Growling, Calhoun descended to the snow, leaving the air-lock doors open. He went over to his prisoner. Innumerable stars glittered in the sky, but he was accustomed to the sight of space itself. He was unimpressed by the firmament. He bent over the squirming, panting figure of the man he'd apparently not helped enough toward freedom.
But at the last instant the hand lamp showed the former prisoner free and leaping from a crouched position with his hands plunging fiercely for Calhoun's throat. Then the two bodies came together with an audible impact. Calhoun found himself raging at his own stupidity in being fooled like this. The man now grappling him had been full party to one attempt to kill him by a trick. Now he tried less cleverly but more desperately to kill him with his bare hands.

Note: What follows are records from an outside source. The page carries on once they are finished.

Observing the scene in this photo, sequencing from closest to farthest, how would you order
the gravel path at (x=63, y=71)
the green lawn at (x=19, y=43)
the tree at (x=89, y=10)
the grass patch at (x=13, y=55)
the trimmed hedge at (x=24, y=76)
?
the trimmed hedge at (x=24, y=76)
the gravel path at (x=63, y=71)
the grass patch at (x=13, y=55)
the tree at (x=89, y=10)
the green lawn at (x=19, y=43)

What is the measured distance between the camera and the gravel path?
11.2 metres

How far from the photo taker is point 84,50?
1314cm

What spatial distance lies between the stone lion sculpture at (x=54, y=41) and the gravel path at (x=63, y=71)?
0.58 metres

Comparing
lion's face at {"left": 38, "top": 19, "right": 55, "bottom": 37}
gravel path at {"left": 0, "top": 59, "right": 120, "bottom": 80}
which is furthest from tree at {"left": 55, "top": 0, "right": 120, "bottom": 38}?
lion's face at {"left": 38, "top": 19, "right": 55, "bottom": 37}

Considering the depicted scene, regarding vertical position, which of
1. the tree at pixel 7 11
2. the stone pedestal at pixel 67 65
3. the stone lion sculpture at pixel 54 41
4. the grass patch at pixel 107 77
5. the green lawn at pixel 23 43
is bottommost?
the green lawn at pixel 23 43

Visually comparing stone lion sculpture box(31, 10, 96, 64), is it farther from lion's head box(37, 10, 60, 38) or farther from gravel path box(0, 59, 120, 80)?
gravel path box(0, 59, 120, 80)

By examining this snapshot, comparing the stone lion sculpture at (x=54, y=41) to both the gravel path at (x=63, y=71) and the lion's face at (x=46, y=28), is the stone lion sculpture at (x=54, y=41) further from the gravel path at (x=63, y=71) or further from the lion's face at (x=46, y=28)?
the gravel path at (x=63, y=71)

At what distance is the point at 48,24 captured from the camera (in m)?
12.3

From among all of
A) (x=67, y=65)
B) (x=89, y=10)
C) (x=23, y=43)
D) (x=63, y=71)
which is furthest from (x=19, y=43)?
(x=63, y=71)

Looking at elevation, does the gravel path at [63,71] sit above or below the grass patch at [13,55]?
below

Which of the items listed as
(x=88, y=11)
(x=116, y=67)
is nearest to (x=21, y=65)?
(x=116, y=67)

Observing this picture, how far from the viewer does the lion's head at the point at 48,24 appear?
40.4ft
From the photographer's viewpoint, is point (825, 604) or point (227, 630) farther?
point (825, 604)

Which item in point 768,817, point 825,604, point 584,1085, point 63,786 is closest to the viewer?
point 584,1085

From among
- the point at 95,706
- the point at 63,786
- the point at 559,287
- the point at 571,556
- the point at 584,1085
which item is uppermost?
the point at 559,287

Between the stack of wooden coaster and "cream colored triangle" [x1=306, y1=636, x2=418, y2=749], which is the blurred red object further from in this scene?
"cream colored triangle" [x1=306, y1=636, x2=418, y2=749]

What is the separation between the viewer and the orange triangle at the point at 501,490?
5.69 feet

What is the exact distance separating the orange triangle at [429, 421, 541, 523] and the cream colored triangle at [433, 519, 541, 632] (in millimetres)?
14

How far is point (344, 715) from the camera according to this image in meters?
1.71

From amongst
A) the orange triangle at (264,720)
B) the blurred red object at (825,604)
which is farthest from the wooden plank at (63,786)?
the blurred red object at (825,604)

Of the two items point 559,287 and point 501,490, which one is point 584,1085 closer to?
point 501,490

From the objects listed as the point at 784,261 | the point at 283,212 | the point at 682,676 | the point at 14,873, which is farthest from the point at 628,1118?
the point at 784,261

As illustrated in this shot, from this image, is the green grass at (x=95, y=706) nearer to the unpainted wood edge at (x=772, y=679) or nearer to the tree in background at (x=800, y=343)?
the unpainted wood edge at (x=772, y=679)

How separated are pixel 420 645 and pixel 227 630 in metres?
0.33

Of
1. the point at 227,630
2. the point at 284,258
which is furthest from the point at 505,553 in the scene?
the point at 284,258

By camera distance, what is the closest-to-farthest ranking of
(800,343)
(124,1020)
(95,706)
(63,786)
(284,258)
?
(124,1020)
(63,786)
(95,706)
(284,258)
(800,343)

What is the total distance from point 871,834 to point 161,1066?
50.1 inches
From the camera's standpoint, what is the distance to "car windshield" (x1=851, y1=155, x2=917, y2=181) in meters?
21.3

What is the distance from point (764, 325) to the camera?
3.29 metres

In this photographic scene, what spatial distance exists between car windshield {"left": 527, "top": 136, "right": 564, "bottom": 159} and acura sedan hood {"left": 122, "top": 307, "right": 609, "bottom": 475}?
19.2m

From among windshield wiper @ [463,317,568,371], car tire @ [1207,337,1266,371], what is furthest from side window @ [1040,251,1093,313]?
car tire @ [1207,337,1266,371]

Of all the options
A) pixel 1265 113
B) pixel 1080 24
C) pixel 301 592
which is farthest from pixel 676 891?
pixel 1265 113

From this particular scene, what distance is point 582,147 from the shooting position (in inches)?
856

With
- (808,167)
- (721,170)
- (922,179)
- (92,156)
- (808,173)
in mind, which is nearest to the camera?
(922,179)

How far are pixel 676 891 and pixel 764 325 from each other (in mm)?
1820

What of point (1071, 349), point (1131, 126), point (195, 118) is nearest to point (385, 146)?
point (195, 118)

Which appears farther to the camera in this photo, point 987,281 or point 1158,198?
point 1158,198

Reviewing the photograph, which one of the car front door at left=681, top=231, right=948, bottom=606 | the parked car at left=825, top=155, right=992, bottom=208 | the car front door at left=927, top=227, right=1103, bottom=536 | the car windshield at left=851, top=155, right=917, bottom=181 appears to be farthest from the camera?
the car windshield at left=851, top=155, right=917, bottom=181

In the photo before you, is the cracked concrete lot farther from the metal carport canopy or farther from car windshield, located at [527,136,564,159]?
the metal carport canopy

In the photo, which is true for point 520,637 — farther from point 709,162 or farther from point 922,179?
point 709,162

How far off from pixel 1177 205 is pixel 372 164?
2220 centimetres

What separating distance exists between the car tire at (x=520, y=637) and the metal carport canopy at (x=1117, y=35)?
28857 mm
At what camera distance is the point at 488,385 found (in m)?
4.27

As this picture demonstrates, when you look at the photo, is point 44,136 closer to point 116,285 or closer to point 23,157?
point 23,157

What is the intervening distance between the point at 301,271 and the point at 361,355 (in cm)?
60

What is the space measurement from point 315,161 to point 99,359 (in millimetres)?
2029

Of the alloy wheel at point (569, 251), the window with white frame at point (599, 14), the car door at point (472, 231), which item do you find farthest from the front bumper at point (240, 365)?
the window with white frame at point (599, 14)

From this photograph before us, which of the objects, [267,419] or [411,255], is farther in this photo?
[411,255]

He fought like a madman, which at that moment he very possibly was. Calhoun had been trained in unarmed combat, but so had his antagonist. Once Calhoun tripped, and the two of them rolled in powdery snow with uneven ice beneath it. In that wrenching struggle, Calhoun's foot hit against something solid. It was a landing-fin of the Aesclipus Twenty. He kicked violently against it, propelling himself and his antagonist away. The jerk should have given Calhoun a momentary advantage. It didn't. It threw the two of them suddenly away from the ship, but onto a place where the stone under the snow slanted down. They rolled. They slid, and they went together over a stony ledge and fell, still battling, down into a crevasse.
Murgatroyd peered anxiously from the air-lock door. There was no light save what poured out from behind him. He fairly danced in agitation, a small, spidery, furry creature silhouetted in the air-lock door. He was scared and solicitous. He was panicky. He made shrill cries for Calhoun to come back. "Chee!" he cried desperately. "Chee-chee! Chee-chee-chee-chee! . . ."
He listened. There was the keening sound of wind. There was a vast, vast emptiness all around. This was a world of ice and dreariness, its continents were white and silent, and its beaches were lined with pack ice, there was nothing to be heard anywhere except cold and senseless sounds of desolation. Murgatroyd wailed heartbrokenly.